Topeka — Gov. Sam Brownback says he has seen progress toward some of the goals for Kansas he outlined as a candidate, but he acknowledges more must be done to address another one: boosting the reading levels of younger students in the state.
The Republican governor is preparing to lay out an agenda for the 2013 legislative session that includes putting more focus and perhaps resources into fourth-grade reading.
“We just have not done enough about the reading issue. I was serious about it when I ran on it. I’m going to push harder on that,” Brownback said.
According to the Kansas Department of Education, 64 percent of Kansas fourth-grade students scored below the proficient level on the National Assessment of Education Progress tests in 2011, the most recent figures available.
By comparison, 16.6 percent of students tested scored below the standard on the Kansas assessments, which are different from the NAEP exams in scope and content.
Fourth-grade scores were among the five issues on Brownback’s so-called road map that he campaigned on when running for office in 2010. He said progress was being made on three items — increasing net personal income, creating jobs and focusing more on career and technical education. The governor says improving reading scores also would help address the fifth, childhood poverty, by preparing students with skills after high school.

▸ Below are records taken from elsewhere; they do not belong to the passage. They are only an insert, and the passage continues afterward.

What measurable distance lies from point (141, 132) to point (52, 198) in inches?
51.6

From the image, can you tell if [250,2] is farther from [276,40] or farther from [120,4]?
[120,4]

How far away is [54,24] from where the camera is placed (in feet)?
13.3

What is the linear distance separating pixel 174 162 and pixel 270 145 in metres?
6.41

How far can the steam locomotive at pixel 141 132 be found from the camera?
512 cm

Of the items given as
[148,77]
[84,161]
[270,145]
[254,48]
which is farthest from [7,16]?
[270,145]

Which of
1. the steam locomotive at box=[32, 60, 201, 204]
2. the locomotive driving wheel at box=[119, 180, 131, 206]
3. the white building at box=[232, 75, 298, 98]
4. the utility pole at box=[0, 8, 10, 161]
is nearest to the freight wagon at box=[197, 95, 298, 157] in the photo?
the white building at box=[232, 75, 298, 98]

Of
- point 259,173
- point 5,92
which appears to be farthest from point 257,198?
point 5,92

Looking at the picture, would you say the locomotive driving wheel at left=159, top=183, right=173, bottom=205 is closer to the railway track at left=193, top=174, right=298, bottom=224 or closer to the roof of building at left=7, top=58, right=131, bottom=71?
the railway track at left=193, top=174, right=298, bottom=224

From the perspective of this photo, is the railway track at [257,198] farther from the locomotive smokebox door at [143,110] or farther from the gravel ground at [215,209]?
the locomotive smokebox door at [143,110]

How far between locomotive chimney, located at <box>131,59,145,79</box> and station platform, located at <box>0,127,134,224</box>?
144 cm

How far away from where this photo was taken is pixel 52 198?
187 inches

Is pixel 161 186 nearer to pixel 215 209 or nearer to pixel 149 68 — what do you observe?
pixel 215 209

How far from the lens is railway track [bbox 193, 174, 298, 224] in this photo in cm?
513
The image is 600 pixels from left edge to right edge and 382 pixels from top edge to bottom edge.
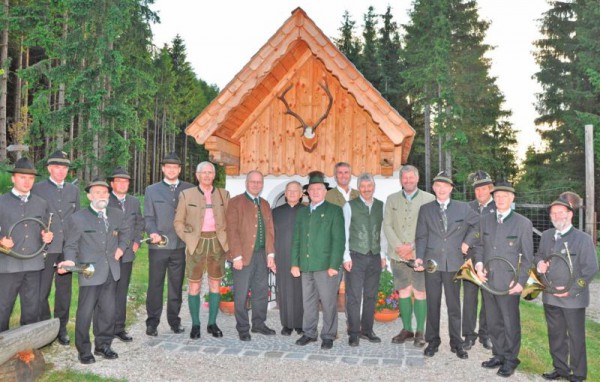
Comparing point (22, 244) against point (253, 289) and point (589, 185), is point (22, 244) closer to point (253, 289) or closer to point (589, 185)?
point (253, 289)

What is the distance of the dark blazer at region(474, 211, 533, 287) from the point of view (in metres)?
5.07

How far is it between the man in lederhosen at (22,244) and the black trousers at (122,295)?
94 cm

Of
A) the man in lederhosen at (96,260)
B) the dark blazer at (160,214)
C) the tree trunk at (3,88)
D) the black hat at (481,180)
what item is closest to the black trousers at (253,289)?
the dark blazer at (160,214)

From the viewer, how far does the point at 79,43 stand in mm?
15695

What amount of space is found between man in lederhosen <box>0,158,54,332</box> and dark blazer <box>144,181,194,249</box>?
4.02 ft

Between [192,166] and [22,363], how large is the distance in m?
47.1

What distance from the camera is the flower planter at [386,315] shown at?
284 inches

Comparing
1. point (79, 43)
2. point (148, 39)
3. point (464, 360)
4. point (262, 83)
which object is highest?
point (148, 39)

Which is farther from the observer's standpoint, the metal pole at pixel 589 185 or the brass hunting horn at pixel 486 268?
the metal pole at pixel 589 185

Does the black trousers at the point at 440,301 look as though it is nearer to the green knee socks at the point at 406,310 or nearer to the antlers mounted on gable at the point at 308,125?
the green knee socks at the point at 406,310

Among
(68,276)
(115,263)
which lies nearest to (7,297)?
(68,276)

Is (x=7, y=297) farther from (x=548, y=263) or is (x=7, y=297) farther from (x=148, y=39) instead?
(x=148, y=39)

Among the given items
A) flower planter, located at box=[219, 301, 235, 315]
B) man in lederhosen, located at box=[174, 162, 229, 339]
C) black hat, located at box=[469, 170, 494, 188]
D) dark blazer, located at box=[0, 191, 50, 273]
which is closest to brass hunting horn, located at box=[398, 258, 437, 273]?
black hat, located at box=[469, 170, 494, 188]

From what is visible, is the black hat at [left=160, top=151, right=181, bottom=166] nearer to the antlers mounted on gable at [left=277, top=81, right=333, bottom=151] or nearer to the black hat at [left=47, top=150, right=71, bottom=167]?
the black hat at [left=47, top=150, right=71, bottom=167]
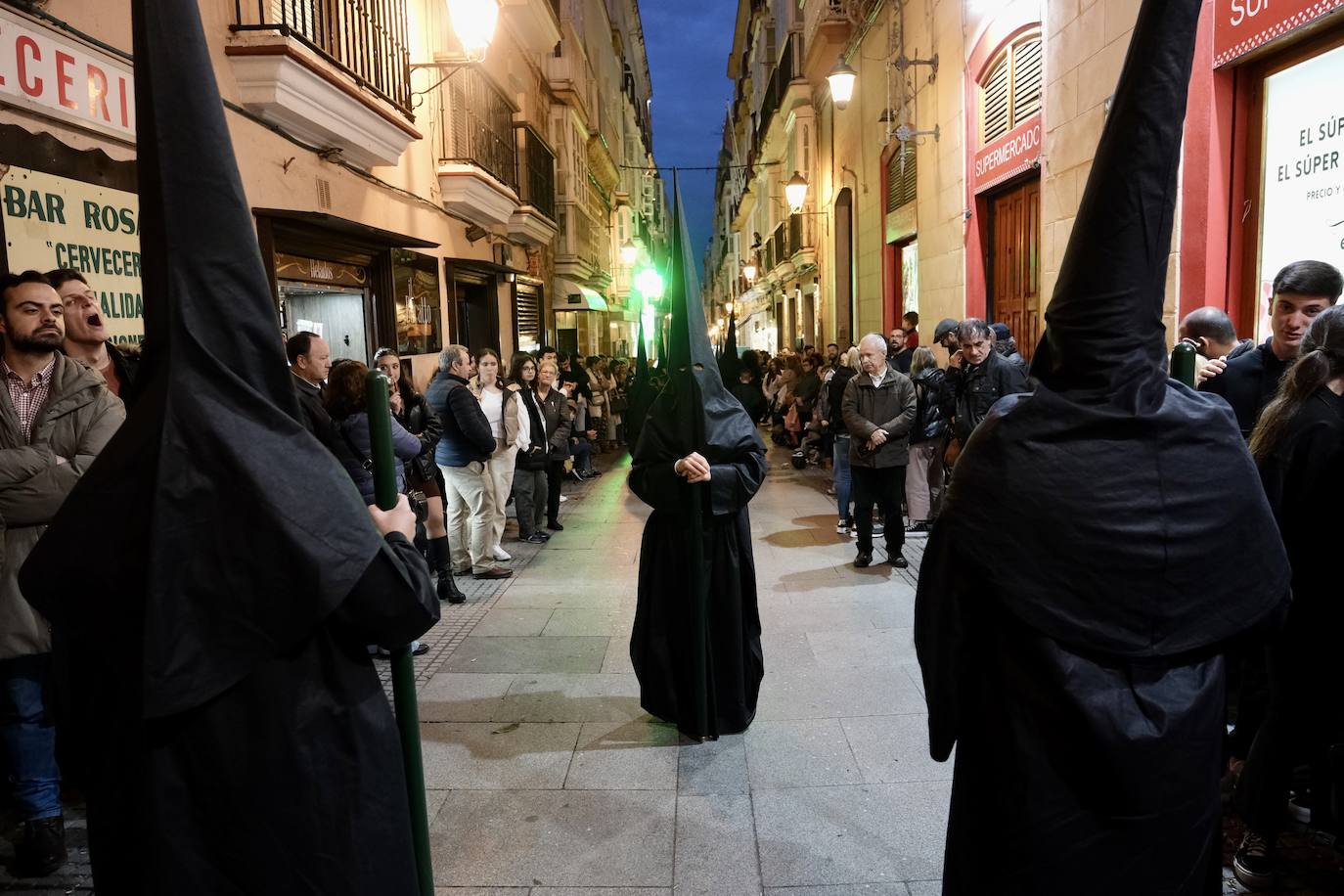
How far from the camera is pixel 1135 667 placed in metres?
2.07

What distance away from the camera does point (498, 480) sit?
26.4 ft

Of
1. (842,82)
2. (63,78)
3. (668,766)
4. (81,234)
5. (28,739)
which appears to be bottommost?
(668,766)

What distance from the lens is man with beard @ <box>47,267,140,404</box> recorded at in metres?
3.95

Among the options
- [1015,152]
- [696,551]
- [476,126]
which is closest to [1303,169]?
[1015,152]

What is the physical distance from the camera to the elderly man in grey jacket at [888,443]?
24.6ft

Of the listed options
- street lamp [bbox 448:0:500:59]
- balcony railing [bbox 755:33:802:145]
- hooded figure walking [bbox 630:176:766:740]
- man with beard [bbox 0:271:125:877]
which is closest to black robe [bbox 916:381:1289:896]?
hooded figure walking [bbox 630:176:766:740]

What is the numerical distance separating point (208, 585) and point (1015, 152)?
30.1 ft

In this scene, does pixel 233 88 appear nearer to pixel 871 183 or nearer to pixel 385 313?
pixel 385 313

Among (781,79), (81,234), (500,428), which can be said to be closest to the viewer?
(81,234)

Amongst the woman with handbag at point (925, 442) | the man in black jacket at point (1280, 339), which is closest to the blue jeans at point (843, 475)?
the woman with handbag at point (925, 442)

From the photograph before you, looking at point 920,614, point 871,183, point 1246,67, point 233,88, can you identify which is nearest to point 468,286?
point 871,183

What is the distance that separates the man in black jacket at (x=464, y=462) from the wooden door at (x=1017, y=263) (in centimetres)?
529

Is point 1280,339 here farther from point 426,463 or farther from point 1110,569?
point 426,463

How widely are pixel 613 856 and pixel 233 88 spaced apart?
6.68 m
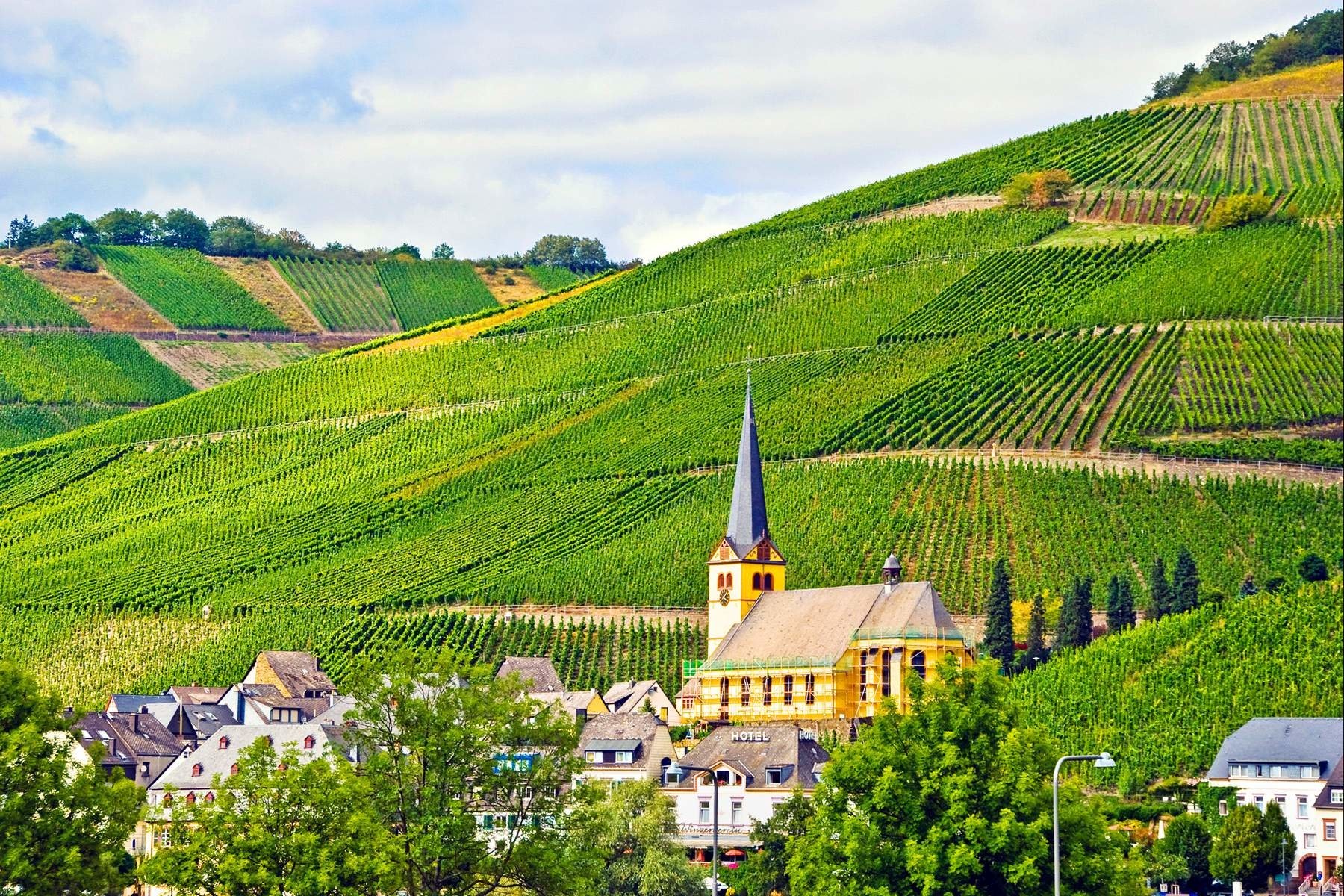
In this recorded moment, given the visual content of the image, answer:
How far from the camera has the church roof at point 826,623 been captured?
3531 inches

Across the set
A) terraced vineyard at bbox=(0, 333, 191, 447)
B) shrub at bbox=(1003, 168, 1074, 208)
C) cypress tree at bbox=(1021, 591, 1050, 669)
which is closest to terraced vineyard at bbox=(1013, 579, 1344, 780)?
cypress tree at bbox=(1021, 591, 1050, 669)

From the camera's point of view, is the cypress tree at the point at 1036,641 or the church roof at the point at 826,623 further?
the church roof at the point at 826,623

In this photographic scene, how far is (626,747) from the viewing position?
83.5 meters

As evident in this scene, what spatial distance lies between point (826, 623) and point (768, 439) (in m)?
27.7

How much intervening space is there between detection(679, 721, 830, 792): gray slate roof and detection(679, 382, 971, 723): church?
834 centimetres

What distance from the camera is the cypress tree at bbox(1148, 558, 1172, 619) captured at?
88.2 m

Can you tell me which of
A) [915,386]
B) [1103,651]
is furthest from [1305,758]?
[915,386]

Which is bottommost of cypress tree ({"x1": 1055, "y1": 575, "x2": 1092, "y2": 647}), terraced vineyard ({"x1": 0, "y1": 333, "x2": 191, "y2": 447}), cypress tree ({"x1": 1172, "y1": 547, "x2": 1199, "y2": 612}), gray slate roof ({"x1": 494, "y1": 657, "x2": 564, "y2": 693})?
gray slate roof ({"x1": 494, "y1": 657, "x2": 564, "y2": 693})

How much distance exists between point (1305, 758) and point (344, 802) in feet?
126

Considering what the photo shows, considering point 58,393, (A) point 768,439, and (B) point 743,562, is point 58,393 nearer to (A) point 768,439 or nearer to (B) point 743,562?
(A) point 768,439

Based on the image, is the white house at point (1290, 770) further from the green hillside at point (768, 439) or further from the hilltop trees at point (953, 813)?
the hilltop trees at point (953, 813)

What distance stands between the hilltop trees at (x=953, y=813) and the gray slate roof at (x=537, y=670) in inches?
1926

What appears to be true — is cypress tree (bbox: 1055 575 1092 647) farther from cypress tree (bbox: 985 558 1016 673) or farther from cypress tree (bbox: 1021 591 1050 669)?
cypress tree (bbox: 985 558 1016 673)

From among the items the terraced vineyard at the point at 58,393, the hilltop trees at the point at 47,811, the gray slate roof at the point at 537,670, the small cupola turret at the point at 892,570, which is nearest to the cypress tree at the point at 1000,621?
the small cupola turret at the point at 892,570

Diane DeBacker, commissioner of the Kansas Department of Education, said research has shown school readiness is improved by more words spoken at home — including through reading to children. Confidence in public education is at historic lows while achievement continues to improve, she said.
“We are just living in an age when people want more and are expecting more,” DeBacker said. “It’s not something that we can shy away from.”
One example she cites as working to address the early learning problem is The Opportunity Project in Wichita, a public-private partnership established 10 years ago to provide education to low-income children.
Janice Smith, executive director of the centers, said the model has worked because of the partnership between private entities and the public sector to meet the needs of children. Three schools provide learning to more than 500 students this year.
“One of the biggest lessons I’ve learned is that it’s important to get all the parties to sit down and discuss their vision and mission,” Smith said. “We all agree on what we want to do and who we want to serve. The question is then what are the nuts and bolts to make it work?”
Studies conducted by The Opportunity Project found that students who have been through the centers score an average of 10 points higher on state reading assessments and nine to 10 points higher on math than students who didn’t attend who are demographically similar.
House Minority Leader Paul Davis said he supported the governor’s goal for the session, calling it one “that we all should share.”
“The question is can you improve outcomes while slashing funding and sending a message to teachers that they aren’t valued?” the Lawrence Democrat said. “I think we probably have disagreements on just how we obtain that goal.”
Democrats and others have been critical of cuts to school funding in recent years that have resulted in the elimination of staff and support structures that help teachers get more out of their students.
Legislators are awaiting a ruling in Shawnee County District Court brought by school districts and parents challenging cuts imposed since 2008. The plaintiffs are asking a three-judge panel to rule the state must restore the cuts.
Brownback tried in 2012 to advance a new formula for funding schools but was met with resistance in both chambers of the Legislature. He’s hopeful that new leadership in the House and Senate education committees will be receptive to his desires and consider changes during the 90-day session.